DHS also struck 7,000 settlement agreements over the last four years, most of which were out of compliance.
President Trump, it turns out, is not the only person in the federal government making his staff sign non-disclosure agreements.
The Homeland Security Department regularly requires its employees, contractors, detailees and consultants to sign NDAs in order to access DHS systems and information. In 75 percent of those agreements signed between fiscal years 2014 and 2017, however, DHS’ inspector general found the department failed to include mandatory language reminding employees of their whistleblower protections. Such oversights could “deter reporting waste, fraud or abuse” and run “counter to fostering an open and transparent environment,” the IG said.

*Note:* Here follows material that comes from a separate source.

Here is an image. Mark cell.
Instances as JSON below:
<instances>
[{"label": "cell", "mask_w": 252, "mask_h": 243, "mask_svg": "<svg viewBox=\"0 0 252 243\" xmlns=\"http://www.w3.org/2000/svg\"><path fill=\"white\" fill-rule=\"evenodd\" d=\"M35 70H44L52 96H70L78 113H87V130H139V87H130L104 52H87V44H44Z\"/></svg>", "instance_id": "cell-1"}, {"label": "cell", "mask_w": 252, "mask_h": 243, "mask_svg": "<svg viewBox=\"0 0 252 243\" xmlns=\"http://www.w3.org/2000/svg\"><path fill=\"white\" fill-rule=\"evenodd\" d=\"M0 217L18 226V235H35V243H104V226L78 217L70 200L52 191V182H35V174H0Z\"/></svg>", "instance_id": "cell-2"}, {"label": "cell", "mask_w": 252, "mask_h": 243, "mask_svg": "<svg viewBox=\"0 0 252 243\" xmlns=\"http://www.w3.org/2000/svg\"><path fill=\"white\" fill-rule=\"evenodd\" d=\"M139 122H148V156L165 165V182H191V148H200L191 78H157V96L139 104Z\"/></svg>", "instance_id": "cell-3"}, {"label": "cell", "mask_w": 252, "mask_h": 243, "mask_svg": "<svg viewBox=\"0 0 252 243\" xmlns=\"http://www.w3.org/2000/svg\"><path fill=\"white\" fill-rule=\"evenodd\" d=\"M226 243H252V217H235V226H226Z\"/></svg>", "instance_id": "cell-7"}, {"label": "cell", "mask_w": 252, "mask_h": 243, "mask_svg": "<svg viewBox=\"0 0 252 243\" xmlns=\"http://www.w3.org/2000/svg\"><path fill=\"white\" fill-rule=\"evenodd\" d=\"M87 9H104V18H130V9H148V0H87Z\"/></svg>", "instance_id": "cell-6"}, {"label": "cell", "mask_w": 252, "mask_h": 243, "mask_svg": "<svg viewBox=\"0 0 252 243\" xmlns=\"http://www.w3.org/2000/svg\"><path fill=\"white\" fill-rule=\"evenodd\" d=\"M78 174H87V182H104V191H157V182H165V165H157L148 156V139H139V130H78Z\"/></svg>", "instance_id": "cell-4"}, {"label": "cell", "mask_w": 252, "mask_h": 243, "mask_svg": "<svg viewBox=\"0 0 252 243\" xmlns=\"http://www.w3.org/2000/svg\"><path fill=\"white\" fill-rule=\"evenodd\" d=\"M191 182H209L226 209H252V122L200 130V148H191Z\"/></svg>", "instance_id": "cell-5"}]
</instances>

Non-disclosure agreements are not unusual in the federal government, and the General Services Administration maintains a “standard form” for agencies to use when issuing one. That form, however, includes the requisite language reminding employees that the agreement does not “supersede, conflict with, or otherwise alter the employee obligations, rights or liabilities” regarding whistleblower protection.
In the forms DHS uses, however, three-quarters do not contain the statement, which is required under the 2012 Whistleblower Protection Enhancement Act that President Obama signed into law. Following the passage of another whistleblower update last year, Homeland Security’s undersecretary for management in November sent an email to all employees. The email contained a link to information specifically referring to the whistleblower requirement for non-disclosure agreements, but neither DHS nor its components updated their NDAs.
The issue trickled down to more than just NDAs. The 2012 law also required the whistleblower language to be included in settlement agreements that include a broad confidentiality clause, which agencies sometimes reach with employees after performance issues, misconduct and allegations of discrimination. DHS signed nearly 7,000 such agreements in fiscal years 2014-2017, most of which included non-disclosure provisions and no reference to whistleblower protections.
Employees “shall not make any comments or take any actions with the effect of disparaging or undermining [DHS], including undermining the operations or leadership of [the component],” reads one template for settlement agreements. Others require employees to “withdraw any complaints or allegations they raised against DHS,” the IG said, or waive their ability to file complaints against the department that predate the settlement. Only two components included the whistleblower language in their agreement templates.
DHS’ failures came despite a 2013 memorandum from the Office of Special Counsel, the independent federal agency that investigates whistleblower disclosures and allegations of reprisal, that NDAs and settlement agreements contain the protection clause. OSC reminded agencies of that requirement in 2017 and 2018.
The IG further determined that while DHS estimated it had struck nearly 7,000 settlement agreements in the covered period, the department could not actually be sure that figure was accurate because it did not keep track of each case. It could not determine the settlements by category, such as whether they were disciplinary in nature or compensating for discrimination.
“Not knowing how many settlement agreements fall under particular categories makes it difficult for DHS to analyze trends, to identify risk areas, and to develop mitigation strategies to address those risks,” the IG said.
Jim Crumpacker, the DHS management liaison to the IG, agreed to update the department's NDA templates to include the whistleblower language and to better track its settlement agreements. He disagreed that the department had to include the protection provision in those settlements, but still vowed to update the language as the IG suggested.
"The department remains committed to ensuring that all employees and former employees are not chilled from making lawful disclosures," Crumpacker said.